One form or another. As John or Benjamin. Or some unpredictable amalgamation of the two.
And the event would be traumatic, Dr. Kyriakides had said: like a fever, it would run its course, would peak, would then be finished and its effects irrevocable.
He’ll be different, Susan thought. He’ll want me with him. Or he won’t.
He won’t be the same: something new will have been born … something will have died.
But now he is John, she told herself sternly. The future was always the future, always mysterious. What mattered was that he was John and she was with him now.
He came out of the shower looking stronger, though there was a certain persistent hollowness about his eyes that Susan didn’t like.
“It’s early,” he said. “We haven’t had lunch. Let’s head over to Yonge Street—the place Amelie used to work.”
They braved the cutting wind. Susan was afraid the Goodtime wouldn’t be open; a lot of places had closed because of the weather. But the lights were all on and the sign in the window said, OPEN REGULAR HOURS.
Their waitress was a tiny, timid-looking woman named Tracy; the food was greasy but filling. When Tracy came back with their coffee, John asked about Amelie.
Tracy gave him a wide-eyed stare. “I don’t know anything, anything about that!”
She hurried off with the check still clutched in her hand.
John looked at Susan. Susan shrugged.
It was the manager who brought back the check. He wiped his hands on his apron and said, “What’s this about Amelie?”
“She’s missing,” John said. “We’re looking for her.”
“So? She’s not here.”
“I know that. I thought she might have talked to somebody.”
“Haven’t seen her. Haven’t talked to her.”
“Well, all right.” John stood up. “Your waitress—Tracy—she seemed pretty nervous.”
The manager began an answer, then hesitated and took a closer look at John. John returned it steadily. Susan wondered if this was John’s “hypnotic” power at work, though she could see no sign of it—saw instead maybe a calculated sincerity.
Then the manager seemed to reach a decision. “There was somebody else here asking after Amelie. Tracy’s just skittish … she gets upset.”
“Somebody else?”
“Her brother, Tracy says. Big guy. Kind of strange. But he hasn’t been back for a while.”
Susan said, “It only confirms what we suspected.”
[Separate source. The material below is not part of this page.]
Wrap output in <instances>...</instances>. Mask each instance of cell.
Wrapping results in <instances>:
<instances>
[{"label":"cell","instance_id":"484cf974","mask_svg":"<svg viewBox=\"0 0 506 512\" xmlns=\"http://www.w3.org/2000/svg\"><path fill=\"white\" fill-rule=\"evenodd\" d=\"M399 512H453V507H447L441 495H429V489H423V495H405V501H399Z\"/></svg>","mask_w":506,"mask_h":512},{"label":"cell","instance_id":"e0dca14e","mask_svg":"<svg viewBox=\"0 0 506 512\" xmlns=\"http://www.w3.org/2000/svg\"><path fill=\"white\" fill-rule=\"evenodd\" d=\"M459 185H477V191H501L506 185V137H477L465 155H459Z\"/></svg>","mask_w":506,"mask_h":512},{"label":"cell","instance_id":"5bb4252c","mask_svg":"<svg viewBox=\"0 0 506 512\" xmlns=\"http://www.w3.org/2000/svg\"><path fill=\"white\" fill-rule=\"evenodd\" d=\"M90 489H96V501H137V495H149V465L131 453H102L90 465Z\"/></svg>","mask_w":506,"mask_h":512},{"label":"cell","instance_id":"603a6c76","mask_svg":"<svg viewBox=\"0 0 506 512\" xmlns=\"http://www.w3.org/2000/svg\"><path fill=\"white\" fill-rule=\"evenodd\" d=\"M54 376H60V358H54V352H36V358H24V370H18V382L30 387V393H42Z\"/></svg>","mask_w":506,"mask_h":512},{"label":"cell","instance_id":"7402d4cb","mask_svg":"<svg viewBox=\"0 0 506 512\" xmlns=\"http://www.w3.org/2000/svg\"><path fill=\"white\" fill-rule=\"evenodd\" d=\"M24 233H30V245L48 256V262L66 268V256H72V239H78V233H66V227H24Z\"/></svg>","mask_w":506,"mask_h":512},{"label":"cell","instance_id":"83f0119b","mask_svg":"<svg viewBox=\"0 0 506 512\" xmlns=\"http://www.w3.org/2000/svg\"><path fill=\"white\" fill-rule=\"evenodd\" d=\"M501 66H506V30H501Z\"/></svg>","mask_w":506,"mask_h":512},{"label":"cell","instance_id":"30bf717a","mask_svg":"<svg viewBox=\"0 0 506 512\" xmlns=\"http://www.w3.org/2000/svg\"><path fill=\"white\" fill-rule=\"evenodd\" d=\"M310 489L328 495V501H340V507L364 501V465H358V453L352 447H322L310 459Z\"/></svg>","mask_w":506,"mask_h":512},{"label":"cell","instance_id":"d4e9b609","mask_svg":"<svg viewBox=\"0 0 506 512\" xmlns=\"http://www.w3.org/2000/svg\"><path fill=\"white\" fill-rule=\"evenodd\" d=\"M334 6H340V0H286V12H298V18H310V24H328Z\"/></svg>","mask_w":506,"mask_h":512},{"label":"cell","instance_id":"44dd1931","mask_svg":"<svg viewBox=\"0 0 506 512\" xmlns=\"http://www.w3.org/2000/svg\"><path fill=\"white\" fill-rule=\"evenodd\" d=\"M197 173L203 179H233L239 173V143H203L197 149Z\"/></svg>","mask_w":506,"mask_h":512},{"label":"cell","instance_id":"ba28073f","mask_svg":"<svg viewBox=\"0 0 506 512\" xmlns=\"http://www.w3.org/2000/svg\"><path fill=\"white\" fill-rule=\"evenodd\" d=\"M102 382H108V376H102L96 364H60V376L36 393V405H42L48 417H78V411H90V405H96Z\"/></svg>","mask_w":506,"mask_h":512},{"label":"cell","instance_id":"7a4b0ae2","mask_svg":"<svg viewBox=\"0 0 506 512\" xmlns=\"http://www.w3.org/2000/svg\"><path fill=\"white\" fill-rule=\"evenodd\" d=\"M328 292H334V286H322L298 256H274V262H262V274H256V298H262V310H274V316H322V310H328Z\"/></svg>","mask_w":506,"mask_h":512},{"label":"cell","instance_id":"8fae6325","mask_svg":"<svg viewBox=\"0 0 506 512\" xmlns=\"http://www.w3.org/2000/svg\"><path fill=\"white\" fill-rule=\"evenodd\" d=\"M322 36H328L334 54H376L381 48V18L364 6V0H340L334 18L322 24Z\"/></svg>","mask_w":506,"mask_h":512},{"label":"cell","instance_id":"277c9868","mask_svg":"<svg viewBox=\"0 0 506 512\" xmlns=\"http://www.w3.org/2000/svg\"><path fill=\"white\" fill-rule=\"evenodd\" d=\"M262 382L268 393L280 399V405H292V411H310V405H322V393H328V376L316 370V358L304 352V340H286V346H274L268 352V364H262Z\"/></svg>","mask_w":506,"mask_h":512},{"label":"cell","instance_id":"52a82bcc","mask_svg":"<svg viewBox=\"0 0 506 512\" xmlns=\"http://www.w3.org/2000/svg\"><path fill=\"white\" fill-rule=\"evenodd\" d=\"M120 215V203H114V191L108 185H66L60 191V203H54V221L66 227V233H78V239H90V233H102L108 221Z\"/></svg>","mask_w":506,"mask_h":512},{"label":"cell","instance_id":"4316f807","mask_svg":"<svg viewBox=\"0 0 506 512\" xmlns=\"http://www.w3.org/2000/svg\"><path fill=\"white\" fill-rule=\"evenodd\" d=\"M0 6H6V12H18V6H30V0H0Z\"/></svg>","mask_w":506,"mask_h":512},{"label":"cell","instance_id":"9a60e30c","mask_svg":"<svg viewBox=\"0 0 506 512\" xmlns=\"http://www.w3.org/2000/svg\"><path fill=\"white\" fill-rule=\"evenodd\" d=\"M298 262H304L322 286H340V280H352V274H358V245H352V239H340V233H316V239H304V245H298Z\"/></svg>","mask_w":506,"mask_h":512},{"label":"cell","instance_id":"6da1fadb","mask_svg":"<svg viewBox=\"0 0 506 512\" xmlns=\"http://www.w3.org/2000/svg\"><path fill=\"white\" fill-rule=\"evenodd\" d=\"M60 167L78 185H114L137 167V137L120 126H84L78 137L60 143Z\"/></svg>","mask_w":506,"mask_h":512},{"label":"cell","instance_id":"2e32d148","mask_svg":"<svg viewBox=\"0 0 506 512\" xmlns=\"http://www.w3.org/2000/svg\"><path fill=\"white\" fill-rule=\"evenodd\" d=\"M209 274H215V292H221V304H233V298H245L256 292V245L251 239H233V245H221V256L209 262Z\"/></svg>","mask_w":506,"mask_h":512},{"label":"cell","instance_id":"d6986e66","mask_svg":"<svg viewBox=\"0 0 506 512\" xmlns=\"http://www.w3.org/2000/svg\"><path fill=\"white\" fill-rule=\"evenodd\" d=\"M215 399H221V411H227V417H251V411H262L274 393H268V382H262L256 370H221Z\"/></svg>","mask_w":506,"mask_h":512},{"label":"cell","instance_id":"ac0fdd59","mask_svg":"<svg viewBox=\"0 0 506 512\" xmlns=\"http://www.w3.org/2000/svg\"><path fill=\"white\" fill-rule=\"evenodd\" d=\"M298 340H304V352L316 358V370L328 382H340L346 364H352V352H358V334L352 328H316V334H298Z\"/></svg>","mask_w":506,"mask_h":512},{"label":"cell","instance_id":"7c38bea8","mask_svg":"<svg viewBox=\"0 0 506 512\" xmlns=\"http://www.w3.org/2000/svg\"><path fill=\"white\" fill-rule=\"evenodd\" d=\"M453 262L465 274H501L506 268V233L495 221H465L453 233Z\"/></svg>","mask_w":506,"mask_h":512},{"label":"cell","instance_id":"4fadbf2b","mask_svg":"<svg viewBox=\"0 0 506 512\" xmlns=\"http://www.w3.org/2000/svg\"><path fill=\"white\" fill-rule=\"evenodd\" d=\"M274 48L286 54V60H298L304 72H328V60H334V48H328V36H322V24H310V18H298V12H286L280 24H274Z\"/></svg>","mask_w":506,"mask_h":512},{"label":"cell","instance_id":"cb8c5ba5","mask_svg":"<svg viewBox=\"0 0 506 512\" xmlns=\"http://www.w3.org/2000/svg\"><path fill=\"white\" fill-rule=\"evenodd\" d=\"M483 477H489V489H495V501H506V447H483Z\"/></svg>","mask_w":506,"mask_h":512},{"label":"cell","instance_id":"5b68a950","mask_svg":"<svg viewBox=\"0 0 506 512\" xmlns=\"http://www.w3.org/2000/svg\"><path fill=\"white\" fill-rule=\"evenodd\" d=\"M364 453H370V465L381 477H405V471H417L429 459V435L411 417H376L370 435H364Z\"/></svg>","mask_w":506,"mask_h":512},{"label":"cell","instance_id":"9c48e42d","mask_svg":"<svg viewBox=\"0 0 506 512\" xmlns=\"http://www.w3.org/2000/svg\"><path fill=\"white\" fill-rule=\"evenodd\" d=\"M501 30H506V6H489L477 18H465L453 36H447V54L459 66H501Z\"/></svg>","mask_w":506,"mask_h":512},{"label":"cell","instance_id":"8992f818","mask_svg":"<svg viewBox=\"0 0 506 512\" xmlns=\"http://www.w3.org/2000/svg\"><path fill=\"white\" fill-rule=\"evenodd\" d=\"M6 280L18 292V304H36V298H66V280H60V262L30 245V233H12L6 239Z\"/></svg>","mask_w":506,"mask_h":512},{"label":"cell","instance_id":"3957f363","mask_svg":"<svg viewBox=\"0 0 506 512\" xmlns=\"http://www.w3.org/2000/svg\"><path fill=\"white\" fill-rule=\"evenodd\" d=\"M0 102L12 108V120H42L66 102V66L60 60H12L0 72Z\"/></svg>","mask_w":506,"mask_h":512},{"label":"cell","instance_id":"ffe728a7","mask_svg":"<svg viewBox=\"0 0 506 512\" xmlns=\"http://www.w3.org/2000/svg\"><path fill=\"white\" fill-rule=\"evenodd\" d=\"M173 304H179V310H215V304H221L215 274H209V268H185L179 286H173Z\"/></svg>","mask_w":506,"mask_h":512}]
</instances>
“But that’s important,” John said. “That’s useful.”
He led her back through the snowy streets—not to the hotel, but to the doughnut shop on Wellesley where she had discovered him all those months ago. Susan wondered if this was some kind of deliberate irony … but John was too serious for that. He took the table with the chessboard engraved on its surface; Susan sat opposite him. “What now?”
“We sit here for a while. Carbohydrates and coffee. We look around.” “What are we looking for?”